Another small disappointment is the in-box charger, which is only 10W and uses a USB-C to USB-A cable. Do yourself a favor and leave that charger in the box as a “last resort” option. Instead, use any PD charger you already have in your home for regular top-ups. If you don’t have a Power Delivery charger already, this AUKEY 18W charger is the size of a quarter and will charge the Duet — and pretty much every modern smartphone — at top speed for the price of a large pizza.
Lenovo Chromebook Duet You should buy it
Lenovo brands the Lenovo Duet as a device that can do it all: it can work hard when you need it but gets out of the way when you just want to play games or watch movies. In experience, I’m not sure how many of us would want to use a 10.1-inch screen as our primary computer, but the Duet can hack it for my work — answering emails, research, writing, and photo editing — and I bet it can hack it for yours, too. Just grab yourself a full-size keyboard for when you’re using it at your desk.

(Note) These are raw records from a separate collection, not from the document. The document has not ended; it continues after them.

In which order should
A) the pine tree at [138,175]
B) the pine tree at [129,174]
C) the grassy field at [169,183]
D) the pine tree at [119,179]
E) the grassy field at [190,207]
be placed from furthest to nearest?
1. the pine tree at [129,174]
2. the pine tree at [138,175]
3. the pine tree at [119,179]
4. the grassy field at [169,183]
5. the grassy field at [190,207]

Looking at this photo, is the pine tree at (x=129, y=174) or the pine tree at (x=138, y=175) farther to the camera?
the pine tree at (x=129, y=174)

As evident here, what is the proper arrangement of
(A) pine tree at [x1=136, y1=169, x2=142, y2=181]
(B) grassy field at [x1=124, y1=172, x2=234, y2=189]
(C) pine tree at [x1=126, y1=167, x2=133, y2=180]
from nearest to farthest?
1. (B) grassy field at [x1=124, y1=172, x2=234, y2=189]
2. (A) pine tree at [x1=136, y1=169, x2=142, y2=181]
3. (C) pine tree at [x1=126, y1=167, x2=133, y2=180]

Where the Duet really shines is as a companion device, as a tablet that you can use while the kids are hogging the family computer or you’re in the backyard away from your desktop. The Duet is a battery-sipping beauty that may not be the sleekest or shiniest tablet around, but it’s certainly the most practical tablet out there. In 2020, that’s exactly what we need.

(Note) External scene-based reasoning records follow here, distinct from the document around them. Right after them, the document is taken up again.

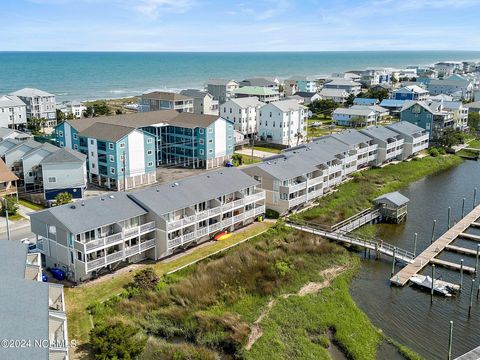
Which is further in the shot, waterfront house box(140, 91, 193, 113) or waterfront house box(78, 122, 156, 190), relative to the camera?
waterfront house box(140, 91, 193, 113)

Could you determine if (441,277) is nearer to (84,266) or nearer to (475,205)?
(475,205)

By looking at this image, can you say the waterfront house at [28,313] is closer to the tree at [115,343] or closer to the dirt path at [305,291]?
the tree at [115,343]

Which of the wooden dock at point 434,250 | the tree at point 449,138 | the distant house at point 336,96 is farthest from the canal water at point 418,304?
the distant house at point 336,96

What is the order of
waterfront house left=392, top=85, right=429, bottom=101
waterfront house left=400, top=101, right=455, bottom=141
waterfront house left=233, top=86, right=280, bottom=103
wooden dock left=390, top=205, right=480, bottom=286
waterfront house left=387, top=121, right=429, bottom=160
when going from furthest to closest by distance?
waterfront house left=392, top=85, right=429, bottom=101 → waterfront house left=233, top=86, right=280, bottom=103 → waterfront house left=400, top=101, right=455, bottom=141 → waterfront house left=387, top=121, right=429, bottom=160 → wooden dock left=390, top=205, right=480, bottom=286

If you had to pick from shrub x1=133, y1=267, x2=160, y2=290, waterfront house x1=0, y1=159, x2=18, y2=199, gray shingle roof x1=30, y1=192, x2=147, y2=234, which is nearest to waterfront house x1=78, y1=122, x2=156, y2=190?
waterfront house x1=0, y1=159, x2=18, y2=199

Chrome OS offers you a desktop-grade experience when you need to VPN into work for a quick report or knock out a few dozen emails while you wait for everyone to assemble for movie night, and it offers up battery life that stands out even among Chromebooks. While it’s not completely perfect, it comes pretty damn close for $300, and with it getting eight years of regular updates — something no Android tablet has ever been to match even half of — this is a tablet that can go the distance and is absolutely worth bringing home for a test drive.
Jack of all trades
Lenovo Chromebook Duet
Part laptop, part tablet, all Chrome OS awesome.
With battery for literal days and the best experience we’ve seen from a Chrome OS tablet to date, the Duet finally gives us the kind of Google tablet we’ve wanted for a decade.